[Opening SELECTED EXTRACT section]

The meat section – For the life of me I don’t understand the behavior of people in this section recently. This is probably just a really weird streak of bad luck, but lately I’ve been thwarted whenever I try to buy a steak by old ladies blocking as much of the meat section as possible. The first time it happened, I was looking for a steak and a lady was standing there with her arms stretched out, hanging on to her cart. She was blocking a good ten feet of the meat section. And the next four times I went to the store I had the same thing happen. WTF?
We’re not in a depression, folks (yet), and even if we were, me getting something to eat does not impact your ability to do the same.
The deli section – A lot of stores have gone away from the time tested “take a ticket” concept and rely on the honesty of their customers. This is a huge mistake. If I have to deal with one more harried housewife who decides that just because she’s about to have a nervous breakdown she can cut in front of me, I’m going to beat her to death with a salami. Here is an actual conversation I had in the deli section a while back:
Deli Counter Guy: Who’s next please?
Bitch: (running up to the counter) I AM!
Me: Excuse me, but I was here before you.
Bitch: No you weren’t. (To deli guy) I’ll take two pounds of black forest ham.
Me: Lady, I’ve been here waiting for 5 minutes. You just walked up 30 seconds ago.
Bitch: Well, I’m in a rush.
Me: And I’m not?
At this point the deli guy deftly defused the situation by taking both our orders, and giving me my order first. Those deli guys can be pretty smooth at times. I, on the other hand, dealt with it differently. I put several very large cucumbers in a produce bag along with 6 tubes of K-Y, surreptitiously dropped them in her cart, and joyfully watched her embarrassed denials at the register.

[Closing SELECTED EXTRACT section]

#### EXERCISE:
Rewrite the grocery store passage from "Me: Lady, I’ve" to "at the register.", substituting "zucchinis" for "cucumbers".

[Opening RECORDED INFORMATION section]

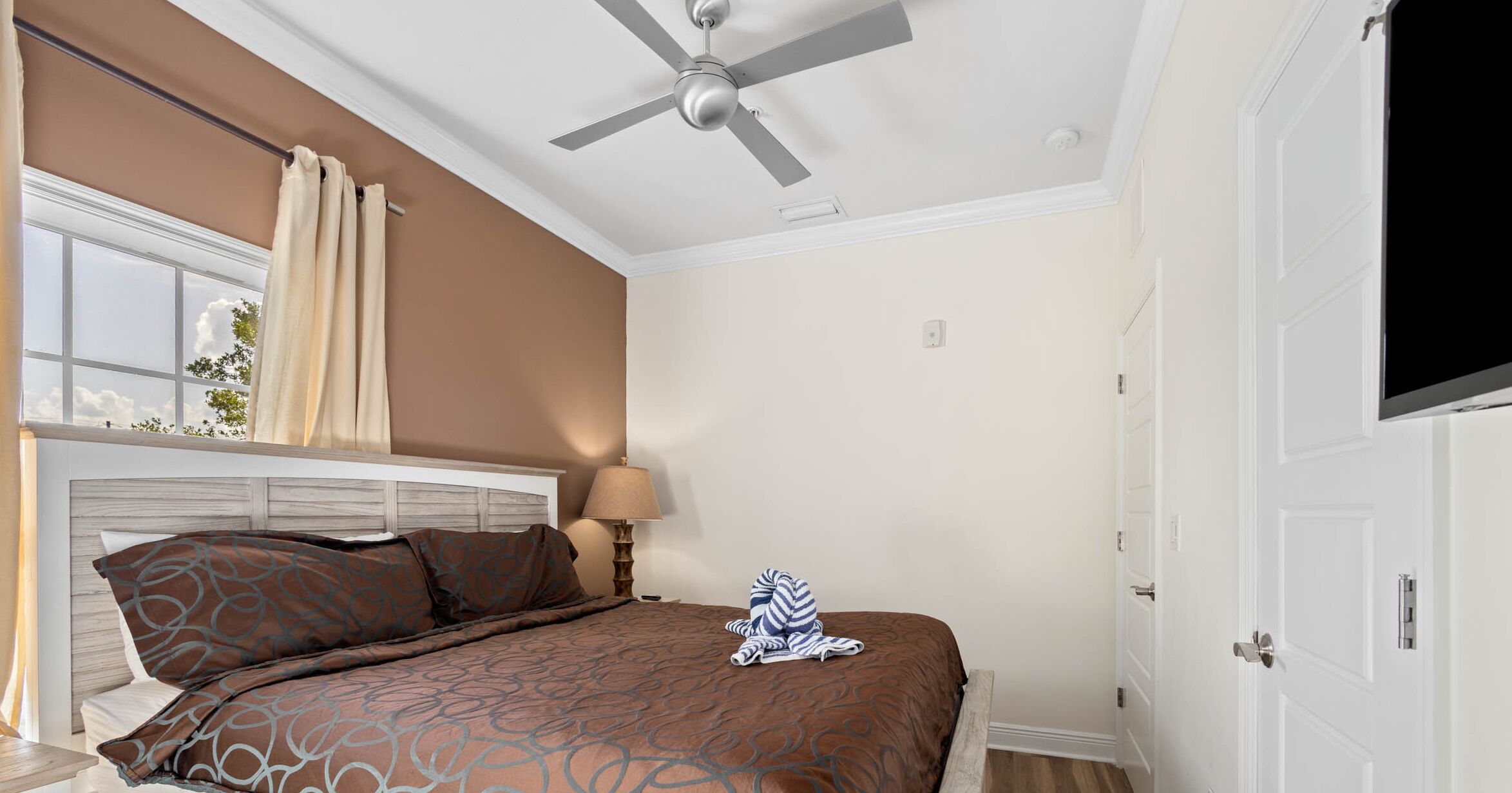 A bedroom with a bed, a ceiling fan, a window with curtains, and a door.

[Closing RECORDED INFORMATION section]

#### TASK ANSWER:
Me: Lady, I’ve been here waiting for 5 minutes. You just walked up 30 seconds ago.
Bitch: Well, I’m in a rush.
Me: And I’m not?
At this point the deli guy deftly defused the situation by taking both our orders, and giving me my order first. Those deli guys can be pretty smooth at times. I, on the other hand, dealt with it differently. I put several very large zucchinis in a produce bag along with 6 tubes of K-Y, surreptitiously dropped them in her cart, and joyfully watched her embarrassed denials at the register.